• Eliane Silva

O poder da empatia

A arte de se colocar no lugar do outro para transformar o mundo


A empatia tem o poder de revolucionar as relações humanas

Nunca se falou tanto em empatia. Considerada como “a arte de se colocar no lugar do outro por meio da imaginação, compreendendo seus sentimentos e perspectivas e usando essa compreensão para guiar as próprias ações”, ela potencializa amplamente a mudança social.

“A empatia pode gerar uma revolução. Não uma daquelas revoluções antiquadas, baseadas em novas leis, instituições ou governos, mas algo muito mais radical: uma revolução das relações humanas.”

Somos egoístas e individualistas, como fizeram crer, por exemplo, Freud e Hobbes. Mas não somos apenas isso. É o que neurocientistas, biólogos e psicólogos vêm tentando provar nos últimos anos. Somos também Homo empathicus: nosso cérebro está equipado com circuitos da empatia, prontos para serem ativados.

“Talvez não haja nenhuma maneira mais poderosa de escapar aos limites de nossos egos, e de ganhar novas perspectivas sobre como viver, do que olhando a vida através dos olhos de outros.”

Em uma sociedade como a nossa, que passa por um momento de déficit de empatia, excesso de narcisismo e individualismo, faz-se mais do que necessário sair de nosso próprio ego para nos conectar verdadeiramente com outros seres humanos. Diante desse cenário, é preciso entender como somos capazes de aumentar nosso potencial empático, que independe da idade. Pessoas altamente empáticas costumam apresentar seis hábitos:

  1. Acionam seu cérebro empático

  2. Dão o salto imaginativo

  3. Buscam aventuras experienciais

  4. Praticam a arte da conversação

  5. Viajam em sua poltrona

  6. Inspiram uma revolução


Hábito 1 – Acionar o cérebro empático

A capacidade de empatizar faz parte de nossa herança genética e pode aumentar ao longo da vida. Fato é que todo ser humano possui um potencial empático latente, à espera de um estímulo. Nesse sentido, a descoberta dos neurônios-espelho foi de suma importância. “Trata-se de neurônios que são ativados tanto quando estamos experimentando algo (como dor) como quando vemos outra pessoa passando pela mesma experiência.” Além disso, é muito provável que os neurônios-espelho façam parte de um “circuito da empatia”, algo muito mais complexo, envolvendo diversas regiões do cérebro.

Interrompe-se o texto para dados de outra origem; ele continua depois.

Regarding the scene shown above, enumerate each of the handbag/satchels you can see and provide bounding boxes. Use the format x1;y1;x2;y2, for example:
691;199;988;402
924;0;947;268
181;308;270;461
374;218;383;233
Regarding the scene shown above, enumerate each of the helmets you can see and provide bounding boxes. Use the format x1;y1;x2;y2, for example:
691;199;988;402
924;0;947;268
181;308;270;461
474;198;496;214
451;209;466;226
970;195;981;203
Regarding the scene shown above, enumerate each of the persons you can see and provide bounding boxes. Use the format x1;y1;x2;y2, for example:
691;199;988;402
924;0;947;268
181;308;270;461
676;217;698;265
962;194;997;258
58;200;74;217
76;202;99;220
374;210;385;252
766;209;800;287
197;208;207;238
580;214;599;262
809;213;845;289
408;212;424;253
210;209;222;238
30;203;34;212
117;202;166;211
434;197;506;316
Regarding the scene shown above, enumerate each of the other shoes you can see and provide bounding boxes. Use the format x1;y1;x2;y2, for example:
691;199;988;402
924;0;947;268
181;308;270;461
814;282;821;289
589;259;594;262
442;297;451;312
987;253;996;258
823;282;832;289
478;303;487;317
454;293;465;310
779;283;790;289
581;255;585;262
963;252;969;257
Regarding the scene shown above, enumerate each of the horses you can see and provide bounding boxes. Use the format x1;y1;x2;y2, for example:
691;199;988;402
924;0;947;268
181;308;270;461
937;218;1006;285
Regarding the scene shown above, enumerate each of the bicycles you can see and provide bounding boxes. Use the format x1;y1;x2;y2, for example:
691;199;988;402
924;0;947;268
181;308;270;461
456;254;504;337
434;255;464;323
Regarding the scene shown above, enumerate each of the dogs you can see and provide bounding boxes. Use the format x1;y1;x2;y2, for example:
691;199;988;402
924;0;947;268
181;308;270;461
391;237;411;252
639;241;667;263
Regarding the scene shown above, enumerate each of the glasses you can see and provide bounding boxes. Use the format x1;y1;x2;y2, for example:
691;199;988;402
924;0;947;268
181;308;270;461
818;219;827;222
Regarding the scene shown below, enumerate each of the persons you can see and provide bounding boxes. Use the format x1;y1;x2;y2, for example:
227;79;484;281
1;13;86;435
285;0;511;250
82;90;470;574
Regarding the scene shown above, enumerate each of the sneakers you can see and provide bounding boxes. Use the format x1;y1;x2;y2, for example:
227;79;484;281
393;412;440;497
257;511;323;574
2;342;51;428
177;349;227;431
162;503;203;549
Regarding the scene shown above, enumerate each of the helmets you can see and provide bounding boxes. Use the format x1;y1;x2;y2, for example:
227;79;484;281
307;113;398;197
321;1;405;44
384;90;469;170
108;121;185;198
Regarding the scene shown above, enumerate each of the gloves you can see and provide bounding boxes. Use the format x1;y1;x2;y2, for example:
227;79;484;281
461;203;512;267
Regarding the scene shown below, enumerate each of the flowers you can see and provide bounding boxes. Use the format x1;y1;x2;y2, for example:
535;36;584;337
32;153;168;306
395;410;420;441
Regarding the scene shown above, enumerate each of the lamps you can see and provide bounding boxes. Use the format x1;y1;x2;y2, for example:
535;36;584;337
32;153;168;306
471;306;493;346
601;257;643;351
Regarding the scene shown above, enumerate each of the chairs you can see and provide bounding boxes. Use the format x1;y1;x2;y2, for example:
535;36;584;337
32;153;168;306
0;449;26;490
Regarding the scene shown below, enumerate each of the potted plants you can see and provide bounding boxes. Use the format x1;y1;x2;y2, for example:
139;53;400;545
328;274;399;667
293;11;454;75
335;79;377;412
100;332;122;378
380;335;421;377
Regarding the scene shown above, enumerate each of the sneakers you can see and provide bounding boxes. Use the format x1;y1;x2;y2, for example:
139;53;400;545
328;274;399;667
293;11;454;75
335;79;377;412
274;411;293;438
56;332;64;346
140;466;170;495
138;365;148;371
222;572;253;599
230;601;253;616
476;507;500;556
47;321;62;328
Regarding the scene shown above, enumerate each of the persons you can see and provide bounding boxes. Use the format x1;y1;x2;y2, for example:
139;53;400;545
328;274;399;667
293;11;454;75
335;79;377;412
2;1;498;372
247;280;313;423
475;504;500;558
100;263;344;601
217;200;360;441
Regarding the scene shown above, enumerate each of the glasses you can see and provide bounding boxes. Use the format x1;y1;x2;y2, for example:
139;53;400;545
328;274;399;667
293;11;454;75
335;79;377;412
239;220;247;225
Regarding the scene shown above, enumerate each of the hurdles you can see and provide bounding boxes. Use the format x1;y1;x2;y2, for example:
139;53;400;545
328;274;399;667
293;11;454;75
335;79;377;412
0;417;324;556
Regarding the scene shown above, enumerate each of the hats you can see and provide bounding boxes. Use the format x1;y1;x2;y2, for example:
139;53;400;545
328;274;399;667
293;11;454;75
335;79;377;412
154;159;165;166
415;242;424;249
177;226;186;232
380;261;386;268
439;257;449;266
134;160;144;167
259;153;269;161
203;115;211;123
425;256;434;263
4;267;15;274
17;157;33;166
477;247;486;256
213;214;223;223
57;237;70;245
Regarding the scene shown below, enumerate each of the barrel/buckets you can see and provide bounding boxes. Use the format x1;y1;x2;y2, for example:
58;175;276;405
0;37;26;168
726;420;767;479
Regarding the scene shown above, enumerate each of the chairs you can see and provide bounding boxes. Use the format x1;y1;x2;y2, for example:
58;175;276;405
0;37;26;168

“Violência política e étnica, intolerância religiosa, pobreza e fome, abusos dos direitos humanos, aquecimento global – há uma necessidade urgente de utilizar o poder da empatia para enfrentar essas crises e transpor as divisões sociais.”

As pesquisas revelam que educar para a empatia ajuda no bem-estar das crianças e promove inteligência emocional; pode, inclusive, ajudar a solucionar conflitos nos mais diferentes contextos, como na família, na escola e nas empresas. Porém, como a maioria de nós não aprendeu sobre empatia na infância, podemos buscar outras formas de expandi-la. É preciso adotar o hábito de acionar o cérebro empático: dar aos nossos circuitos empáticos a chance de vir à tona. Registrar mentalmente as vezes em que entramos em contato com pensamentos ou ações empáticas – nossas e dos outros – já é um bom começo.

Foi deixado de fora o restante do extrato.